Given it is “a near-exact inverse” of the Utah star sign data, I’m inclined to believe that this is the source that Utah health officials used, that is data from the Texas A&M University, not Texas University Austin.  So in the end I agree with the Guardian’s overall assessment, even if their reasoning is somewhat flawed.

How is it that the Guardian did not notice these quite marked discrepancies in the data. I think the answer is confirmation bias, they found evidence that agreed with their belief (that Zodiac signs can’t affect vaccination status) and therefore did not look any further.

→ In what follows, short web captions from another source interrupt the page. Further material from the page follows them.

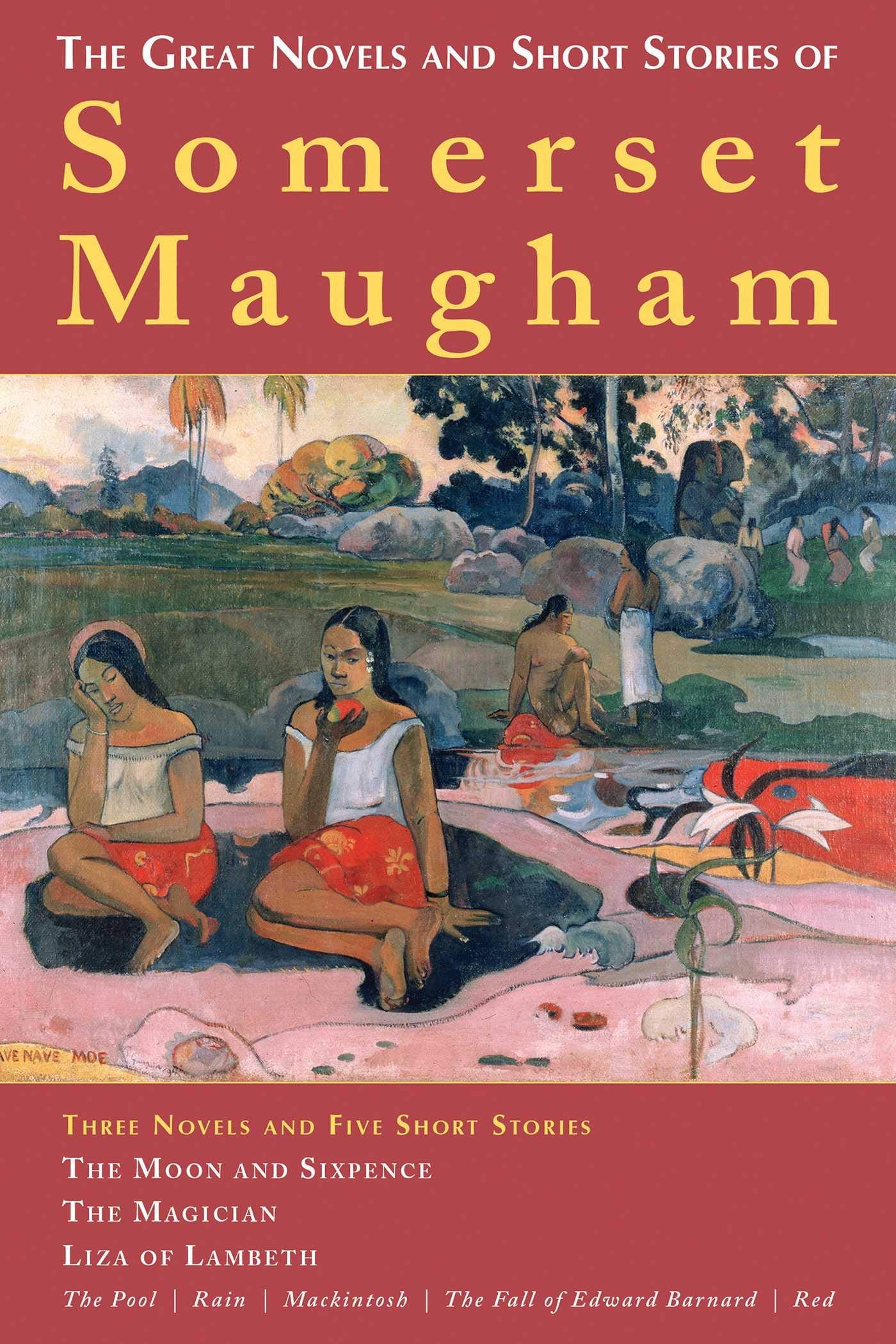 The Great Novels and Short Stories of Somerset Maugham Contemporary literature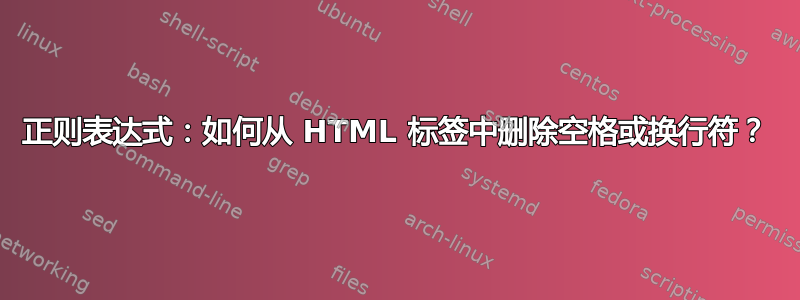 正则表达式：如何从 HTML 标签中删除空格或换行符？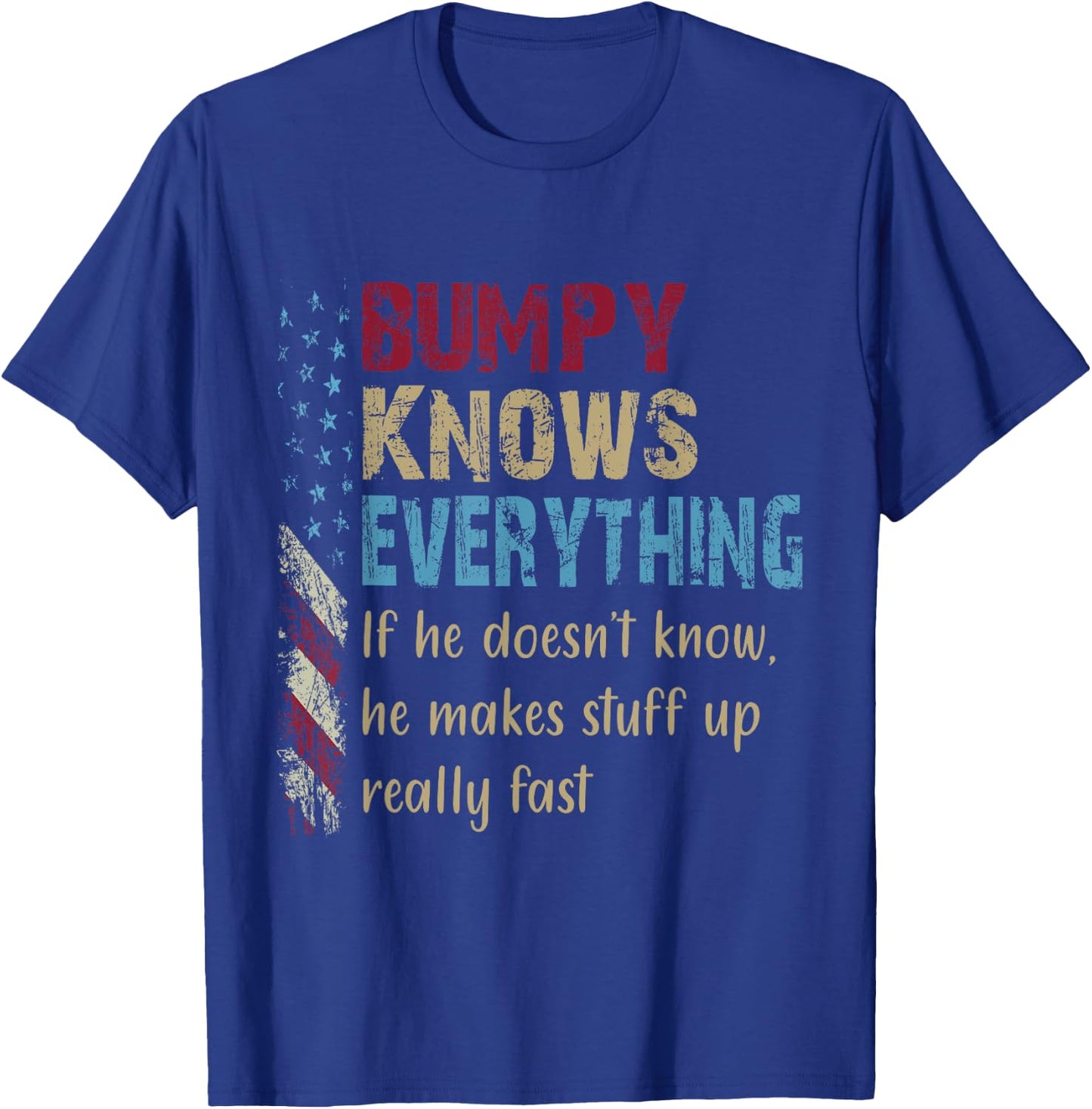 Funny Shirt Bumpy Know Everything - Grandpa Gift T-Shirt - T-Shirt | Royal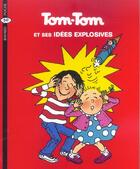 Couverture du livre « Tom-Tom et Nana T.2 ; Tom-Tom et ses idées explosives (édition 2004) » de Bernadette Despres et Jacqueline Cohen aux éditions Bayard Jeunesse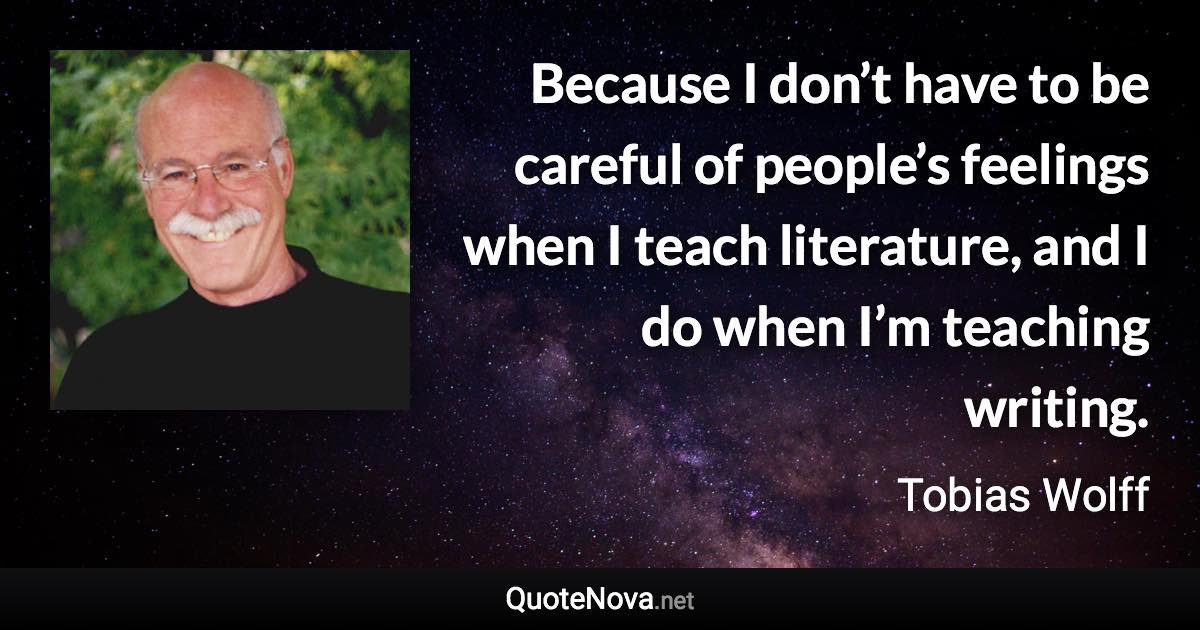 Because I don’t have to be careful of people’s feelings when I teach literature, and I do when I’m teaching writing. - Tobias Wolff quote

Finally, we only heard about this because it was odd enough for Utah officials to tweet about it.  How many other things did the Utah officials consider that did not end up interesting?  How many of the other 3000 counties in the USA looked at their star sign data and found nothing.  This is a version of the  file-drawer effect for scientific papers, where only the results that ‘work’ get published.  With so many counties and so many possible things to look at, even a 10,000 to 1 event would happen sometimes, but if only the 10,000 to one event gets reported, it would seem significant and yet be pure chance.

Take-aways:

  • for Covid – Get vaccinated whatever your star sign.
  • for statistics – (i) Take especial care when combining data from different sources to correct sampling bias, you might just create a new bias. (ii) Cross check sources for consistency, and if they are not why not? (iii) Beware confirmation bias, when the data agrees with what you believe, still check it!  (iv) Remember that historical data and its availability may reflect other forms of human bias. (v) The file-drawer effect – are you only seeing the selected apparently unusual data?